For a few months now, I’ve the pleasure of participating in Lisa Jo Baker’s Five Minute Friday blogging challenge. Every Friday, a group of eclectic bloggers turn off our inner critics and perfectionists and just write for five minutes straight. Zero editing. Just a stream of consciousness free for all. And then we all link up and encourage each other. To learn more about Five Minute Friday and how you can participate click here.
This Friday’s topic is AFTER.
I thought that after I moved, it would all make sense. The burnout, the
restlessness, the ache in my heart to live in a foreign country that never went away.
Then, after I got settled, I would be happy.
After I made more friends, I would feel home.
After I set a schedule, I’d feel peace.
After I started a new job, I’ve feel engaged and connected and alive.
But it wasn’t so.
It’s not that I’m not happy, it’s just that I’m still waiting for the AFTER.
After I get in shape, I’ll be happy with my body.
After I go to Spanish school, I’ll be fluent and confident and no-longer-shy.
After I write, I’ll feel accomplished.
After I pray, I’ll be at peace.
But the AFTER never comes.
The waiting-for-something-better becomes a trap.

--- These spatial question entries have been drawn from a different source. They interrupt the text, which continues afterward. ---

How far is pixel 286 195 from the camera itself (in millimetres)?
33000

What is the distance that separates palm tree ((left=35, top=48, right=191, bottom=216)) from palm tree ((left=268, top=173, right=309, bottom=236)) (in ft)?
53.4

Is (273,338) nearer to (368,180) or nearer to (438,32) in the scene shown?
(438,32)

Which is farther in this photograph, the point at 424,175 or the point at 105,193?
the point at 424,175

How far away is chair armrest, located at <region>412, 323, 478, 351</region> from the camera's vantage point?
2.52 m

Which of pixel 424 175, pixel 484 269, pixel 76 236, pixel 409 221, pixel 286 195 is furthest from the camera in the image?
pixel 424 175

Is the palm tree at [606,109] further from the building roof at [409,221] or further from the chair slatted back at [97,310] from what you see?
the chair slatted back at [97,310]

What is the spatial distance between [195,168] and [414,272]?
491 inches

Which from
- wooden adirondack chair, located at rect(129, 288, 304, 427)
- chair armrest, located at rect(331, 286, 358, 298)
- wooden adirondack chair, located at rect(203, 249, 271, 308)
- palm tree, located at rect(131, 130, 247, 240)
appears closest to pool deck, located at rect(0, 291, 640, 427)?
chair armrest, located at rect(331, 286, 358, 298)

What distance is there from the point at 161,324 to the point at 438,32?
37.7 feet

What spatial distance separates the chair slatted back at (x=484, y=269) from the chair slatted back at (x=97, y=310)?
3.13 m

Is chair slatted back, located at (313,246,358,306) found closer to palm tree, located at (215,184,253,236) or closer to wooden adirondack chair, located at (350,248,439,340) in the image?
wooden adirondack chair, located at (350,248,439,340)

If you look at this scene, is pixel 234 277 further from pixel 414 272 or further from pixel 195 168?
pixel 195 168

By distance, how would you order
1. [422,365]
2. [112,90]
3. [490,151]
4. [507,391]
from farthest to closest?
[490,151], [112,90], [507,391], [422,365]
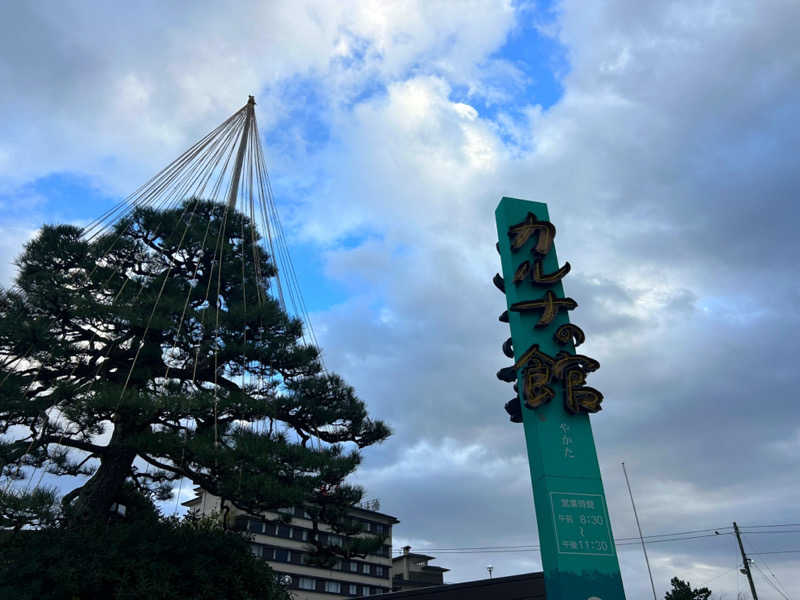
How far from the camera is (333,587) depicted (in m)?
44.4

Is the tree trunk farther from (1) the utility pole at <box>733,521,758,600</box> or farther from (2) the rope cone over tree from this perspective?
(1) the utility pole at <box>733,521,758,600</box>

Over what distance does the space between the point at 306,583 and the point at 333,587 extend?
248cm

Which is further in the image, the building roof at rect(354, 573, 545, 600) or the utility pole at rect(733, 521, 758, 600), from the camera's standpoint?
the utility pole at rect(733, 521, 758, 600)

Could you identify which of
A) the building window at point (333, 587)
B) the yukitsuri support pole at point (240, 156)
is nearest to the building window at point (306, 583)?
the building window at point (333, 587)

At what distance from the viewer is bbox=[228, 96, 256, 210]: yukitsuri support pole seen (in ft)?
49.0

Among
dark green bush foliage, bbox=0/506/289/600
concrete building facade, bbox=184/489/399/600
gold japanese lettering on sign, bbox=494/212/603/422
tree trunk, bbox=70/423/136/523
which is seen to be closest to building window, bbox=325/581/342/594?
concrete building facade, bbox=184/489/399/600

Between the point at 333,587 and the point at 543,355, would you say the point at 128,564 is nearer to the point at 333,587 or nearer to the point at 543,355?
the point at 543,355

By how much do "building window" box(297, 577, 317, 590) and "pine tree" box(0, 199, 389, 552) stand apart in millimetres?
33356

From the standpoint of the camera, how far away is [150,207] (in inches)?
576

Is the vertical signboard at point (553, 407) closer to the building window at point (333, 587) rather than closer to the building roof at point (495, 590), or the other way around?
the building roof at point (495, 590)

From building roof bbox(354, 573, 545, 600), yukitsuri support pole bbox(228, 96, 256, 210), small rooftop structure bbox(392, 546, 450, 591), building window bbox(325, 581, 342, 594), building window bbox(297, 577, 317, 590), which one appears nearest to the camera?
yukitsuri support pole bbox(228, 96, 256, 210)

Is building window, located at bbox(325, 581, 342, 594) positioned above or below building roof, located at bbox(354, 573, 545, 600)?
above

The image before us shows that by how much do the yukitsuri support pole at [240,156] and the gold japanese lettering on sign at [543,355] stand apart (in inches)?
279

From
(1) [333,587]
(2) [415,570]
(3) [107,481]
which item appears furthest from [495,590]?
(2) [415,570]
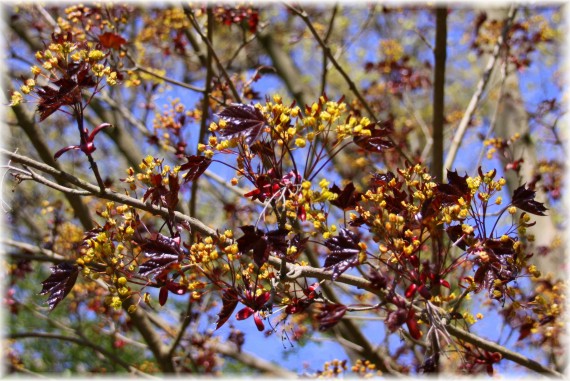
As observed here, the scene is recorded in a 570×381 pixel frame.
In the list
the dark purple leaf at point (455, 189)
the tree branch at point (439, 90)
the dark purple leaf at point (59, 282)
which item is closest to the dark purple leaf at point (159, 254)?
the dark purple leaf at point (59, 282)

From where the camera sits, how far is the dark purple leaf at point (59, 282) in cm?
206

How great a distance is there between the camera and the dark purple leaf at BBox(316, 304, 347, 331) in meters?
1.76

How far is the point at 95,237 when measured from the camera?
2.05 meters

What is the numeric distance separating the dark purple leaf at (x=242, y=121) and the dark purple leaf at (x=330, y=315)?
1.92 feet

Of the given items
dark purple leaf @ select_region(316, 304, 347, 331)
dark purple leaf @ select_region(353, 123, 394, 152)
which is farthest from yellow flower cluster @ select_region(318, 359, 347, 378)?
dark purple leaf @ select_region(353, 123, 394, 152)

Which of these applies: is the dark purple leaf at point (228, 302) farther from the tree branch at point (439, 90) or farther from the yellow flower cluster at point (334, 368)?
the tree branch at point (439, 90)

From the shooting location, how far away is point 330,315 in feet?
5.87

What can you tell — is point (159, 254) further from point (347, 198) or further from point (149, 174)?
point (347, 198)

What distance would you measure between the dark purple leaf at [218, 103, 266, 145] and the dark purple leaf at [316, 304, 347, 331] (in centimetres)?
58

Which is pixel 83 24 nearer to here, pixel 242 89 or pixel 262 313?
pixel 242 89

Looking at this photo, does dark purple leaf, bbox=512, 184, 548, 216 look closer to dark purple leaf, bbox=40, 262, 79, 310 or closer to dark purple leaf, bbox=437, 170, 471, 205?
dark purple leaf, bbox=437, 170, 471, 205

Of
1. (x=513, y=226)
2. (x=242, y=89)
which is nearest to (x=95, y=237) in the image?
(x=513, y=226)

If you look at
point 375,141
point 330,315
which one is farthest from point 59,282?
point 375,141

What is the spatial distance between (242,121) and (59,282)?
0.84 m
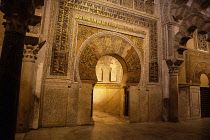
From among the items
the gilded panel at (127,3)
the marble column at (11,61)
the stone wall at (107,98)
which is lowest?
the stone wall at (107,98)

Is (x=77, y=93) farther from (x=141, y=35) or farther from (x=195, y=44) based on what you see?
(x=195, y=44)

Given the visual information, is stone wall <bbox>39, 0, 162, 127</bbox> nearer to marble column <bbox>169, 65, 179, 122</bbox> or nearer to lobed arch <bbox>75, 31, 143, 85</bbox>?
lobed arch <bbox>75, 31, 143, 85</bbox>

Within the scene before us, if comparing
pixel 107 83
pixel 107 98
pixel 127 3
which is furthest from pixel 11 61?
pixel 107 98

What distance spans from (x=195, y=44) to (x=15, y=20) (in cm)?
832

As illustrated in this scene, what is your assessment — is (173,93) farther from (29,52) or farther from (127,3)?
(29,52)

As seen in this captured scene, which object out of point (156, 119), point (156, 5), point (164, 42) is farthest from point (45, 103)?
point (156, 5)

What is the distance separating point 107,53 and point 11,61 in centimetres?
→ 361

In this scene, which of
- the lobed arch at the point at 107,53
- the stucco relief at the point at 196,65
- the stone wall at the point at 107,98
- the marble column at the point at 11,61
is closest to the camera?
the marble column at the point at 11,61

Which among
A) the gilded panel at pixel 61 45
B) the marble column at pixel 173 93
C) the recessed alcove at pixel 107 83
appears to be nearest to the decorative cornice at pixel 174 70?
the marble column at pixel 173 93

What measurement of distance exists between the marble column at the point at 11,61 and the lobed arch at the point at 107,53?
2.65 meters

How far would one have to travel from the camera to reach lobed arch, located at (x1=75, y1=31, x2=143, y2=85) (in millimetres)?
5113

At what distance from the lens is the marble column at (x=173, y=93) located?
6.04 meters

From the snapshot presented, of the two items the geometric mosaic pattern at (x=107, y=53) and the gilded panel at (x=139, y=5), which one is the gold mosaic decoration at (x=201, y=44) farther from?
the geometric mosaic pattern at (x=107, y=53)

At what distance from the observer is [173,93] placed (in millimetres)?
6168
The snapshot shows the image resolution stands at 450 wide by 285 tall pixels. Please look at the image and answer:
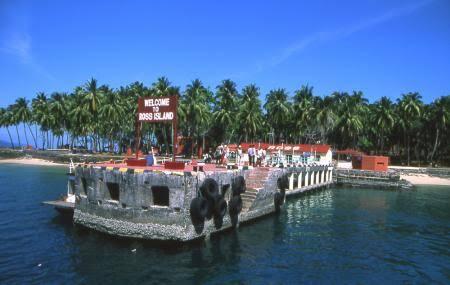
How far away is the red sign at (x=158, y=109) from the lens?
26.4 meters

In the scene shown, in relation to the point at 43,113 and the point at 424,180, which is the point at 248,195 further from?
the point at 43,113

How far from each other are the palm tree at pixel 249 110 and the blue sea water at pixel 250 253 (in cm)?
4633

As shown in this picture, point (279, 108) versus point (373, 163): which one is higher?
point (279, 108)

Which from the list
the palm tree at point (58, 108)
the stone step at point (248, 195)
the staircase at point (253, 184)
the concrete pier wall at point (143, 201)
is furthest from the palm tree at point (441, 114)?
the palm tree at point (58, 108)

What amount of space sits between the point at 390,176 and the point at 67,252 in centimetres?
5127

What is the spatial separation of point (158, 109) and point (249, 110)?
5415 cm

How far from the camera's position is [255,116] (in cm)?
8038

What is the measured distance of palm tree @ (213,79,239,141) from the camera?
80.4 meters

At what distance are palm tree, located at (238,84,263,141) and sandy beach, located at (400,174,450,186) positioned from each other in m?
29.0

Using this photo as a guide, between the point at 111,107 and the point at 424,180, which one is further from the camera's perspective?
the point at 111,107

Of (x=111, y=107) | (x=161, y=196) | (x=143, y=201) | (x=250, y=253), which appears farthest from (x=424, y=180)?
(x=111, y=107)

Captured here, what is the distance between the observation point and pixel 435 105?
86938mm

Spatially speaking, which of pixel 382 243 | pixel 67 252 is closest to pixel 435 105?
pixel 382 243

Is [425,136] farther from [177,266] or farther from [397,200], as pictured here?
[177,266]
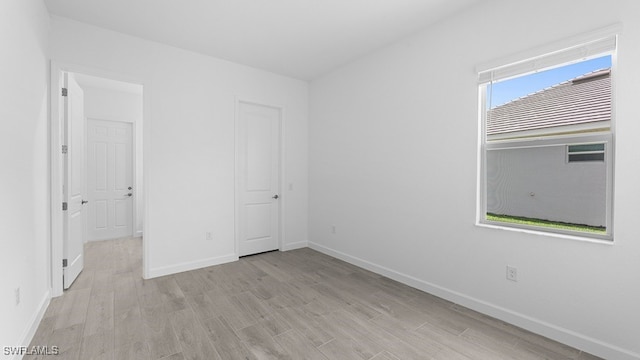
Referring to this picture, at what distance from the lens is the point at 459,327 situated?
230 cm

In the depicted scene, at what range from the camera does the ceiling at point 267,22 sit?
2615mm

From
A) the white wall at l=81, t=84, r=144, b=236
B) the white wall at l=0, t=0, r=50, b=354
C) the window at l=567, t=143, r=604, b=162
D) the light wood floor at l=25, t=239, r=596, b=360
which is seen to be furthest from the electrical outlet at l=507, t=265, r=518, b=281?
the white wall at l=81, t=84, r=144, b=236

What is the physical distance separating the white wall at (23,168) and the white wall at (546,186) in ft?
12.1

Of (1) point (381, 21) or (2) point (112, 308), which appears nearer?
(2) point (112, 308)

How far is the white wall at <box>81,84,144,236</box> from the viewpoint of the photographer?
16.8ft

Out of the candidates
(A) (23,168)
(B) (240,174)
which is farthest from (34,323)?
(B) (240,174)

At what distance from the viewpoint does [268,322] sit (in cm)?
238

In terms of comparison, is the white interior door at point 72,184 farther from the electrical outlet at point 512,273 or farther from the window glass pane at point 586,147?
the window glass pane at point 586,147

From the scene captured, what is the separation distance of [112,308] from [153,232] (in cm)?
97

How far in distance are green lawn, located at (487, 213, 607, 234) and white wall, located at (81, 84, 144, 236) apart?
5.50m

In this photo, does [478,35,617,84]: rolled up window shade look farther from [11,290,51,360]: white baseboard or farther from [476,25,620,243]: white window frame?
[11,290,51,360]: white baseboard

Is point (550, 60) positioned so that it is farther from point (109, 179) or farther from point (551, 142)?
point (109, 179)

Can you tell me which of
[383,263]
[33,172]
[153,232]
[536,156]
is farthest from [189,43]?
[536,156]

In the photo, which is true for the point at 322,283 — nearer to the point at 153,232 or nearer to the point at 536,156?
the point at 153,232
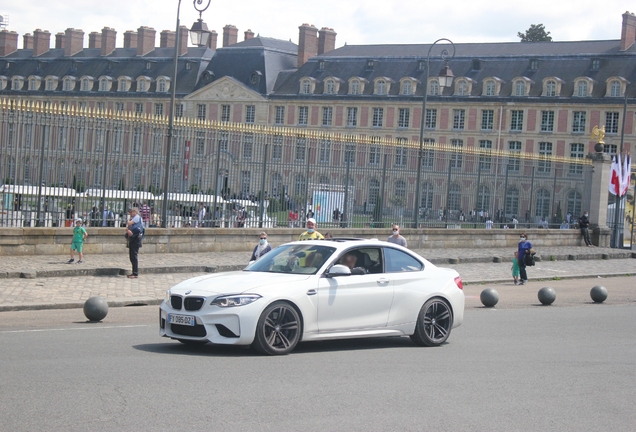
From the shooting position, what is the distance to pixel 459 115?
281ft

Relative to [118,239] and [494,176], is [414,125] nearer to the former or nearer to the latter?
[494,176]

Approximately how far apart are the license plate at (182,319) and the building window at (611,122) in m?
73.9

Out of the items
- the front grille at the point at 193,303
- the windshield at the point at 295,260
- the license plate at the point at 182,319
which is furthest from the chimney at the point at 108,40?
the front grille at the point at 193,303

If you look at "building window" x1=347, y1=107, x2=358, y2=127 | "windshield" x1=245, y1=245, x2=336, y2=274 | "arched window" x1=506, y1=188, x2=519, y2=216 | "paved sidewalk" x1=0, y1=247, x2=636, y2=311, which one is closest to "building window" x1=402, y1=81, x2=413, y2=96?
"building window" x1=347, y1=107, x2=358, y2=127

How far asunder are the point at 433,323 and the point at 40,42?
9523cm

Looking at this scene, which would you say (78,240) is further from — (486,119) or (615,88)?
(486,119)

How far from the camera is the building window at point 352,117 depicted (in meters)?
89.1

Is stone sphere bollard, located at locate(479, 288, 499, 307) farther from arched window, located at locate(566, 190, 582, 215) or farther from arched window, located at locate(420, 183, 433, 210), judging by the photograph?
arched window, located at locate(566, 190, 582, 215)

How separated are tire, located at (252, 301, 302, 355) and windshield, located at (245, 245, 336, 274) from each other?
79cm

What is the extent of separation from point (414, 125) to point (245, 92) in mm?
16514

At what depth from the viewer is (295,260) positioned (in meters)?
11.8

A prison. A recipe for discontent.
Because life isn’t in the AFTER. God isn’t in the AFTER.
Life is HERE, right now. God is HERE, right now.
In the flowers on my table. In the words I tap-tap-type.
That’s the idea of GRATITUDE. The awakening of joy in the current moment.
So I surrender my clinging to the AFTER. This unfreedom of waiting. The discontent of a life disjointed into BEFORE and AFTER.
I forget the BEFORE and AFTER. I open my eyes to the HERE.